TEXT PASSAGE
'Like We Were Dogs': The Story of Ryan Moats

The first time Ryan Moats touched a football in an NFL game he ran
it 40-yards for a touchdown. That was part of an 11-carry 114-yard
debut for the Philadelphia Eagles rookie.

This would seem to be a charmed life. Currently, Moats plays for
the Houston Texans in the football mad Lone Star State. But none of
that protected Moats from one of the uglier cases of DWB (driving while
black) that's come across the wires. Moats' money and fame couldn't
insulate him. But a police dashboard video camera recorded the ugly
interaction shedding light on a practice all too common in these United

Moats was rushing, hazard lights on, with his wife, Tamishia and
her family to the Baylor Regional Medical Center. Tamishia's mother,
Joanetta, Collinsworth, was dying from advanced breast cancer, and the
hospital put out the word that they had to get to her bedside right
away if they wanted to say good bye. But then their lives collided with
the 25-year-old Powell, and the Moats family ordeal became something
more than a personal tragedy.

EXERCISE OBJECTIVE
Return the full article on Ryan Moats word for word. The lines that come after this article are not needed.

Stored items:
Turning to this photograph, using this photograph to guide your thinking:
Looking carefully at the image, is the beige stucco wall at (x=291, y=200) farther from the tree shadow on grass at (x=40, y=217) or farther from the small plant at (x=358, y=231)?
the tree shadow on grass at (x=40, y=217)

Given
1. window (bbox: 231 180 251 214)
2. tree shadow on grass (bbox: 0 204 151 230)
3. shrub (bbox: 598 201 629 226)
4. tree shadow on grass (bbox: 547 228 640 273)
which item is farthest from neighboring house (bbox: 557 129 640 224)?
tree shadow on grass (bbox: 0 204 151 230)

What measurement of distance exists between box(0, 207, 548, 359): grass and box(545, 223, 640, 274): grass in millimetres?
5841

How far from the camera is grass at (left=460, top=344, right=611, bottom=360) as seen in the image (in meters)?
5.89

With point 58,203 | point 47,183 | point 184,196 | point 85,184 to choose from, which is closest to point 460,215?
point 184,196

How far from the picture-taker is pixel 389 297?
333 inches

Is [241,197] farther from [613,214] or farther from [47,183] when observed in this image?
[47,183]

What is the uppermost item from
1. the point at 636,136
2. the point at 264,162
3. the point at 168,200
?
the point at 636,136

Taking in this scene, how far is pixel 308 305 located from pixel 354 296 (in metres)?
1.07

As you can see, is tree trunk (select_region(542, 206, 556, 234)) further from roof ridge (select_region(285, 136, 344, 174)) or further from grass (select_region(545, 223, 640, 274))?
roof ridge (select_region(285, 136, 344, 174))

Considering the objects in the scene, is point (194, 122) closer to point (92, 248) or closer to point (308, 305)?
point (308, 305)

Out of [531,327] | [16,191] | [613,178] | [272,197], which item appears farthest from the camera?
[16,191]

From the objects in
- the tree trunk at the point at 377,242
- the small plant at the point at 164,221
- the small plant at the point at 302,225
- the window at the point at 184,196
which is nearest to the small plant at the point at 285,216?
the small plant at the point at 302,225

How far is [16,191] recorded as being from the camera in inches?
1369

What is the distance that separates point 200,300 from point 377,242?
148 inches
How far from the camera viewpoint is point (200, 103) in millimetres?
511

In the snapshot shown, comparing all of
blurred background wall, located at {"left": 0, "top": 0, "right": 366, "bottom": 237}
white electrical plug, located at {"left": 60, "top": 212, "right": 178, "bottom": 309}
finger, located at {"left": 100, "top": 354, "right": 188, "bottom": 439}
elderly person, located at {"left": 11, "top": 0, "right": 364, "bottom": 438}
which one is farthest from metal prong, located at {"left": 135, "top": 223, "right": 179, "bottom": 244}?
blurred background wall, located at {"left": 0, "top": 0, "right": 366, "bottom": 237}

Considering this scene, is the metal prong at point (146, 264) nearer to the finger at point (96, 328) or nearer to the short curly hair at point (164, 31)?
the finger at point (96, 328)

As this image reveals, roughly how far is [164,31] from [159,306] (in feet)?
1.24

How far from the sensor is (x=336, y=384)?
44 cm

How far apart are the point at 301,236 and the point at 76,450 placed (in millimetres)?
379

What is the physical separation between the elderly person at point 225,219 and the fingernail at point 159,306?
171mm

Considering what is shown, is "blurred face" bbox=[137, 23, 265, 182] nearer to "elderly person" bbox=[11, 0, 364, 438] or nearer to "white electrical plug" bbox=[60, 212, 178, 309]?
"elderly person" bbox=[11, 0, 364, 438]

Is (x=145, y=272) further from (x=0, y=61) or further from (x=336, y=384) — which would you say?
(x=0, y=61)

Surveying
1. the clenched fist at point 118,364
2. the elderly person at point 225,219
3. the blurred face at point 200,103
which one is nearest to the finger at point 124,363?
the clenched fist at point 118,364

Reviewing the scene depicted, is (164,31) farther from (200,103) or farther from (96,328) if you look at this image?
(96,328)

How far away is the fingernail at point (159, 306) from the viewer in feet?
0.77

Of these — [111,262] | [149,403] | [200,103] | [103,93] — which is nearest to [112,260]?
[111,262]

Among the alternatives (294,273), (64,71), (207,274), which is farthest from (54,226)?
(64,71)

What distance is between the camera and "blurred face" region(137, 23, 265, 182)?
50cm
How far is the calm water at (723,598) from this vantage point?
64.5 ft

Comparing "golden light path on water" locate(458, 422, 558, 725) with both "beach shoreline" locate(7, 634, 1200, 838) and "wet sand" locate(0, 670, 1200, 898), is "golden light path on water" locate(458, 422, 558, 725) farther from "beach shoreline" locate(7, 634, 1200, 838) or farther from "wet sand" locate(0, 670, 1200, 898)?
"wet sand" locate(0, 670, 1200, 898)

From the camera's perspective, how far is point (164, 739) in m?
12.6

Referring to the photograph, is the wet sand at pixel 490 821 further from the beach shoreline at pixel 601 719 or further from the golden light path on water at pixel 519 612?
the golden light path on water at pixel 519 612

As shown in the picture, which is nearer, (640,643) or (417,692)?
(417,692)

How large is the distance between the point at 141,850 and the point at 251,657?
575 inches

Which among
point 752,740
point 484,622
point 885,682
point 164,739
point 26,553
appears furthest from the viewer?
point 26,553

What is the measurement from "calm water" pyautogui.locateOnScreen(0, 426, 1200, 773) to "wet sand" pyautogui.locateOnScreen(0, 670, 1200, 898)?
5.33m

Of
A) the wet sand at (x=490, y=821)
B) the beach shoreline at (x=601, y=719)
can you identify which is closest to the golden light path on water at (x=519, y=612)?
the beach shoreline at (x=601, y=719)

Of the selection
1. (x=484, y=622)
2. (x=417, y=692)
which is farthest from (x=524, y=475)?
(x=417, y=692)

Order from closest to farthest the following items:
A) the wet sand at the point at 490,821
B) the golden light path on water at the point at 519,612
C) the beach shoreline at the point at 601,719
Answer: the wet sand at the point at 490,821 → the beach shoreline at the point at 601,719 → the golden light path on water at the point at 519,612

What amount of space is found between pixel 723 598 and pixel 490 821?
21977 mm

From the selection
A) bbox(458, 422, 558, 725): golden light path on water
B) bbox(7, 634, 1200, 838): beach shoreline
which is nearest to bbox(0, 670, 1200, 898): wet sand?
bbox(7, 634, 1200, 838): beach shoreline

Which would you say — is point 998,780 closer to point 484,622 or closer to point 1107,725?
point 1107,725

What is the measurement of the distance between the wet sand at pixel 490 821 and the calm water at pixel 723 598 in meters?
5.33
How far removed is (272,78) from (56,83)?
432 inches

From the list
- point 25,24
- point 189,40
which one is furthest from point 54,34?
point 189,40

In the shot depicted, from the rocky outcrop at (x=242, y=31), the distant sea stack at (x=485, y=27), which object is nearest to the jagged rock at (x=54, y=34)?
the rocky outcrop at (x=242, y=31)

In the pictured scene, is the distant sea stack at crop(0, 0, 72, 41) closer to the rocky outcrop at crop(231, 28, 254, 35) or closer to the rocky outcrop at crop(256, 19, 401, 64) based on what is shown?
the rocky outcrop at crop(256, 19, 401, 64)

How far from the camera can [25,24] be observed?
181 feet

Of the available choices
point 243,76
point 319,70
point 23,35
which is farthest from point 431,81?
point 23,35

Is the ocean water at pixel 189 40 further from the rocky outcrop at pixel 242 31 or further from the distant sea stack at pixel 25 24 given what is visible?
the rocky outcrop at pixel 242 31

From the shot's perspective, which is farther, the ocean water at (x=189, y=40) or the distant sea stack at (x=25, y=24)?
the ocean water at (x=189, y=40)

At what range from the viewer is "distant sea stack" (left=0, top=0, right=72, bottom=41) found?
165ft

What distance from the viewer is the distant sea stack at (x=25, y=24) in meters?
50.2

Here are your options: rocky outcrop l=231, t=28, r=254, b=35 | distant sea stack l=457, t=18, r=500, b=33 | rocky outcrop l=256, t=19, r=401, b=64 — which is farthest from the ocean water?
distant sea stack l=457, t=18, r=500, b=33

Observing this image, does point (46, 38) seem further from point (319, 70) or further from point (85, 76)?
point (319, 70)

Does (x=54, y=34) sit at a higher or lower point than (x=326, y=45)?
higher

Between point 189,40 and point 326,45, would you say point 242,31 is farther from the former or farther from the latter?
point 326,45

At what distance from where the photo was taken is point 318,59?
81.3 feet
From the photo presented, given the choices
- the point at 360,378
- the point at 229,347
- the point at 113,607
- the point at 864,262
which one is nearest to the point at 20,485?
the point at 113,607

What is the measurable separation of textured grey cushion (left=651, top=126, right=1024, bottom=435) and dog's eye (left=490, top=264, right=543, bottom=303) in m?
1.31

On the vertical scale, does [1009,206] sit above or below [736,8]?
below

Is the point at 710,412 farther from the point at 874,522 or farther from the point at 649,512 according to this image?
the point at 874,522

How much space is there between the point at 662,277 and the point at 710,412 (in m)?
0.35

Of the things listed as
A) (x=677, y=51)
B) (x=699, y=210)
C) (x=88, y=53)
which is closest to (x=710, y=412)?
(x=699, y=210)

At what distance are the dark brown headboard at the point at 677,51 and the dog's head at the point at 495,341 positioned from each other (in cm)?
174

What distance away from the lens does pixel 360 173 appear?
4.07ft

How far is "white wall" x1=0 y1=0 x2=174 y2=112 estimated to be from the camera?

REPLY
'Like We Were Dogs': The Story of Ryan Moats

The first time Ryan Moats touched a football in an NFL game he ran
it 40-yards for a touchdown. That was part of an 11-carry 114-yard
debut for the Philadelphia Eagles rookie.

This would seem to be a charmed life. Currently, Moats plays for
the Houston Texans in the football mad Lone Star State. But none of
that protected Moats from one of the uglier cases of DWB (driving while
black) that's come across the wires. Moats' money and fame couldn't
insulate him. But a police dashboard video camera recorded the ugly
interaction shedding light on a practice all too common in these United

Moats was rushing, hazard lights on, with his wife, Tamishia and
her family to the Baylor Regional Medical Center. Tamishia's mother,
Joanetta, Collinsworth, was dying from advanced breast cancer, and the
hospital put out the word that they had to get to her bedside right
away if they wanted to say good bye. But then their lives collided with
the 25-year-old Powell, and the Moats family ordeal became something
more than a personal tragedy.